WORK INSTRUCTIONS -> Copy out every record again, replacing each "camera" with "viewer" and leaving everything else unchanged. Omit the pictures from your copy.

DATA PROVIDED ->
# # #

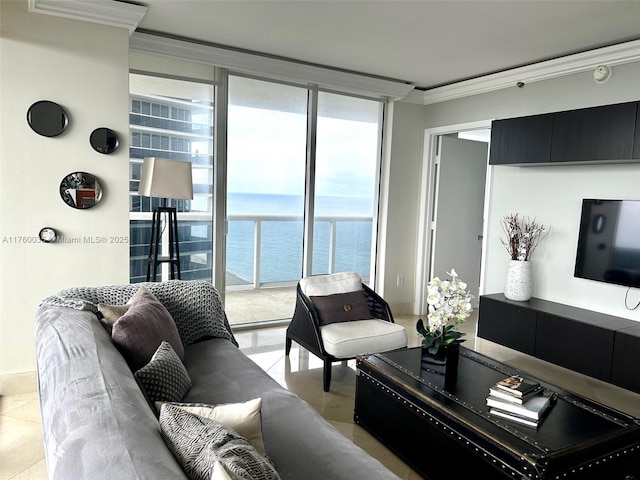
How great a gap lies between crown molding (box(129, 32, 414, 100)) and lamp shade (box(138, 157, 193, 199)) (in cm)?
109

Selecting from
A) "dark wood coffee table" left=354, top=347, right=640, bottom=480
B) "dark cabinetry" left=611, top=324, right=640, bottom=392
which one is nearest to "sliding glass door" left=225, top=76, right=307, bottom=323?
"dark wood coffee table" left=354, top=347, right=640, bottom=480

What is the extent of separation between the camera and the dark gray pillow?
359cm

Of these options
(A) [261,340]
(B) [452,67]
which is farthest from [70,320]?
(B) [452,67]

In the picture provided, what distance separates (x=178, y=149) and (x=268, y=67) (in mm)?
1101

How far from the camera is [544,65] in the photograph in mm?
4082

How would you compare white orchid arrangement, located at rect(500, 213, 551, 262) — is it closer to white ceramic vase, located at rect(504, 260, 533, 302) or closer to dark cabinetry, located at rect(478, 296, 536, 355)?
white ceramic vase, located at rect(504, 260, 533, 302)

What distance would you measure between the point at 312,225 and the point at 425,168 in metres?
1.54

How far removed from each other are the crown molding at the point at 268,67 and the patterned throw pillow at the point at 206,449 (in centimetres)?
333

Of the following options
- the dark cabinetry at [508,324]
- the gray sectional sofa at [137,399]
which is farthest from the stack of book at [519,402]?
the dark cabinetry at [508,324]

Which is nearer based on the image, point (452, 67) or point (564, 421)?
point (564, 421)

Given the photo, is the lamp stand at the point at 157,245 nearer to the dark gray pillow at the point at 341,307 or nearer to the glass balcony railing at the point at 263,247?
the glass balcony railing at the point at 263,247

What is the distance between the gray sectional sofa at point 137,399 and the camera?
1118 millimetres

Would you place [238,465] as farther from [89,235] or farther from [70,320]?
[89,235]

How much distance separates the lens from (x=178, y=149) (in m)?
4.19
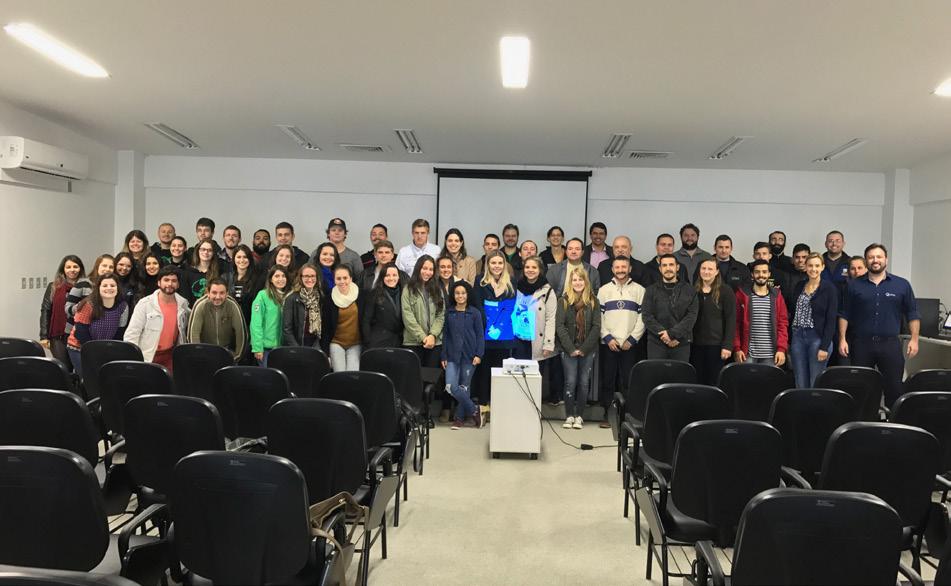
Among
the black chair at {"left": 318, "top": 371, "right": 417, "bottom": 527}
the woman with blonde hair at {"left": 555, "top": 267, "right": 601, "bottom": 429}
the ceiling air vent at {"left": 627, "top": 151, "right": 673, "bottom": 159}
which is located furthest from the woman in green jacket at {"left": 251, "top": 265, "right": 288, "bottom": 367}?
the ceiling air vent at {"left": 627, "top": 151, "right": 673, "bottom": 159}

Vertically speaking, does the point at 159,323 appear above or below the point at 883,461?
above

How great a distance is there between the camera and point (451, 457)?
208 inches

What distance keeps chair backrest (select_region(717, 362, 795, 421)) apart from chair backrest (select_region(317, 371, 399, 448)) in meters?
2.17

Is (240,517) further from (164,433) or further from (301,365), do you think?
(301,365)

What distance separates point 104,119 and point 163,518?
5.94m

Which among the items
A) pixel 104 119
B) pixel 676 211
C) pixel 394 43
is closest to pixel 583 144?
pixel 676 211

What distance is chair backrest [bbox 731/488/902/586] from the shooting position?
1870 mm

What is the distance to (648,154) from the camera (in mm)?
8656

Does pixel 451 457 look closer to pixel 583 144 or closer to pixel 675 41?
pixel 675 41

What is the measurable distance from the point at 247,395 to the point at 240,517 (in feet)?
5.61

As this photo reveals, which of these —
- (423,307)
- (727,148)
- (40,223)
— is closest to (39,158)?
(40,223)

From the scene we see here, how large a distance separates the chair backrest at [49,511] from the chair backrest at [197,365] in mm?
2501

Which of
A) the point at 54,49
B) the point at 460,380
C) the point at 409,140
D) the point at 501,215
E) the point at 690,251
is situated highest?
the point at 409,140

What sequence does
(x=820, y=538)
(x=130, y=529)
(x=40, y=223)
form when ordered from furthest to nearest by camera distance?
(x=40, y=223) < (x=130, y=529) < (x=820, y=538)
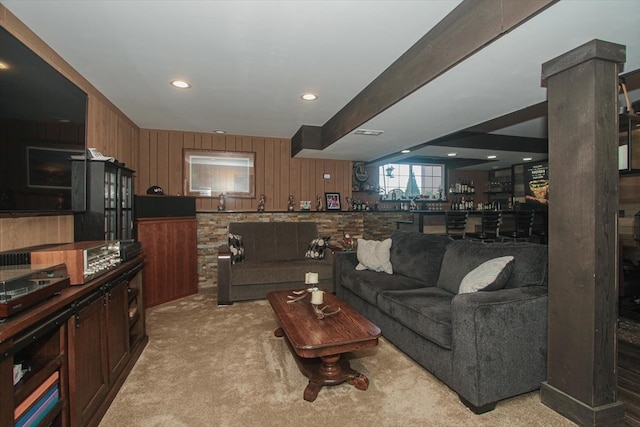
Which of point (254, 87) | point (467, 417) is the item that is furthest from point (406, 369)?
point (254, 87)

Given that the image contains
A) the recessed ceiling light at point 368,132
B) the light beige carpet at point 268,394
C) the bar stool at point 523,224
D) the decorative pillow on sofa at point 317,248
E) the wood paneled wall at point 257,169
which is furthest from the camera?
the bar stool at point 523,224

# # #

ANSWER TO THIS TASK ->
How great a gap lies between crown molding (box(129, 32, 414, 100)) and lamp shade (box(138, 157, 193, 199)) (in cm)?
109

Selecting from
A) "dark wood coffee table" left=354, top=347, right=640, bottom=480
B) "dark cabinetry" left=611, top=324, right=640, bottom=392
which one is nearest to "sliding glass door" left=225, top=76, right=307, bottom=323?
"dark wood coffee table" left=354, top=347, right=640, bottom=480

What is the extent of separation between the viewer and the dark gray pillow?
359cm

Of these options
(A) [261,340]
(B) [452,67]
which is farthest from [70,320]?
(B) [452,67]

In the picture provided, what distance separates (x=178, y=149) and (x=268, y=67) (in mm)?
1101

How far from the viewer is [544,65] in the photograph in mm?
4082

How would you compare white orchid arrangement, located at rect(500, 213, 551, 262) — is it closer to white ceramic vase, located at rect(504, 260, 533, 302) or closer to dark cabinetry, located at rect(478, 296, 536, 355)?
white ceramic vase, located at rect(504, 260, 533, 302)

What distance would you measure between the point at 312,225 and the point at 425,168 in metres?
1.54

How far removed from each other are the crown molding at the point at 268,67 and the patterned throw pillow at the point at 206,449 (in centimetres)?
333

Of the following options
- the dark cabinetry at [508,324]
- the gray sectional sofa at [137,399]
which is farthest from the stack of book at [519,402]?
the dark cabinetry at [508,324]

Which is nearer based on the image, point (452, 67) or point (564, 421)?
point (564, 421)

Given the photo, is the lamp stand at the point at 157,245 nearer to the dark gray pillow at the point at 341,307 or nearer to the glass balcony railing at the point at 263,247?
the glass balcony railing at the point at 263,247

What is the distance between the gray sectional sofa at point 137,399 and the viewer?
1118 millimetres

Would you place [238,465] as farther from [89,235] or farther from [70,320]?
[89,235]

How much distance separates the lens from (x=178, y=149) (in m)?
4.19
Among
the black chair at {"left": 318, "top": 371, "right": 417, "bottom": 527}
the woman with blonde hair at {"left": 555, "top": 267, "right": 601, "bottom": 429}
the ceiling air vent at {"left": 627, "top": 151, "right": 673, "bottom": 159}
which is located furthest from the woman in green jacket at {"left": 251, "top": 265, "right": 288, "bottom": 367}?
the ceiling air vent at {"left": 627, "top": 151, "right": 673, "bottom": 159}

Vertically speaking, does the point at 159,323 appear above or below the point at 883,461?
above

How great a distance is there between the viewer and point (451, 457)?
208 inches

What distance keeps chair backrest (select_region(717, 362, 795, 421)) apart from chair backrest (select_region(317, 371, 399, 448)) in meters?
2.17

Is (240,517) further from (164,433) or further from (301,365), do you think?
(301,365)

What distance separates point 104,119 and point 163,518?
5.94m

Which among the items
A) pixel 104 119
B) pixel 676 211
C) pixel 394 43
is closest to pixel 583 144?
pixel 676 211

What distance is chair backrest [bbox 731/488/902/586] from the shooting position?
1870 mm

What is the distance to (648,154) from the viewer (in mm)?
8656

Does pixel 451 457 look closer to pixel 583 144 or closer to pixel 675 41?
pixel 675 41

What is the measurable distance from the point at 247,395 to the point at 240,517 (in feet)?
5.61

As this photo reveals, which of these —
- (423,307)
- (727,148)
- (40,223)
— is closest to (39,158)?
(40,223)

From the scene we see here, how large a distance separates the chair backrest at [49,511] from the chair backrest at [197,365] in mm?
2501

Which of
A) the point at 54,49
B) the point at 460,380
C) the point at 409,140
D) the point at 501,215
E) the point at 690,251
is situated highest?
the point at 409,140

What sequence does
(x=820, y=538)
(x=130, y=529)
(x=40, y=223)
form when ordered from furthest to nearest by viewer distance?
(x=40, y=223) < (x=130, y=529) < (x=820, y=538)
Which of point (254, 87) | point (467, 417) is the item that is furthest from point (406, 369)?
point (254, 87)

Given that the image contains
A) the recessed ceiling light at point 368,132
B) the light beige carpet at point 268,394
C) the bar stool at point 523,224
D) the decorative pillow on sofa at point 317,248
E) the wood paneled wall at point 257,169
which is furthest from the viewer?
the bar stool at point 523,224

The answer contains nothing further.